PEDIATRICS Vol. 108 No. 3 September 2001, pp. 824

Oranges and Apples: Sedation and Analgesia

To the Editor.

The vitriolic comments by Drs Freeman and Vining regarding various sedation/analgesia guidelines and Dr Coté's critical incident analysis of sedation-related adverse events underscore the need for the utilization of evidence in the evaluation of the safety of such practices.^1,2 Drs Freeman and Vining contend that sedation alone for a nonpainful procedure such as an electroencephalogram (EEG) is inherently safe. They therefore suggest that the use of chloral hydrate alone for an EEG does not warrant any monitoring or attendance by qualified medical personnel as mandated by the Joint Commission on Accreditation of Healthcare Organizations and recommended by the American Academy of Pediatrics.

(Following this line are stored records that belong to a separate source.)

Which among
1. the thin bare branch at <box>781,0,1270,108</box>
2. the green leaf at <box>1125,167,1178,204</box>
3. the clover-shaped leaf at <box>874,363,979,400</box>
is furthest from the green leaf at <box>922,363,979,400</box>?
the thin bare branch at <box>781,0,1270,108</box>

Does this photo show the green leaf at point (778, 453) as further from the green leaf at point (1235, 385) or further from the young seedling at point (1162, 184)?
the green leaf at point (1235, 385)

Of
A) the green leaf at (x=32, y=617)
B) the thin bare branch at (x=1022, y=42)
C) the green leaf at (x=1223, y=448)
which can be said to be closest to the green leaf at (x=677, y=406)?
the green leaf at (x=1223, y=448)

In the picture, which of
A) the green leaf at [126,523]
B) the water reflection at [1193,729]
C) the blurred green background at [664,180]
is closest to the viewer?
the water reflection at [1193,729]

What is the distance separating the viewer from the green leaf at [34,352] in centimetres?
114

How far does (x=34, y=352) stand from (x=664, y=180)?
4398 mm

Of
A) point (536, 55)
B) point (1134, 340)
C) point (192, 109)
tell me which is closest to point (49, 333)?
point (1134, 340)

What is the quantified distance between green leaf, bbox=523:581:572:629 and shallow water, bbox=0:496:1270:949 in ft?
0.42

Furthermore, they contend that such mandates are unnecessary and fiscally onerous. The evidence does not support their contention. We agree that the majority of children who receive sedation, analgesia, or both for a diagnostic or therapeutic procedure experience good outcomes with no long-term sequelae. However, the fortunately low incidence of adverse events should not lead to the conclusion that such guidelines are unnecessary. In fact, contrary to the conclusion of Drs Freeman and Vining, the literature is replete with reports of sedation-related adverse events.^2-8 We would direct Drs Freeman and Vining to several large, well-conducted, prospective studies that have not only addressed the incidence of adverse events with chloral hydrate sedation but have also provided a denominator.^3-8 These studies are not anecdotal, have appropriate statistical analysis, and include patients who had adverse events after the administration of chloral hydrate alone, without other sedative or analgesic agents. Indeed, it is reports such as these that have led to the development of monitoring guidelines and personnel mandates to promote the safety of sedated children.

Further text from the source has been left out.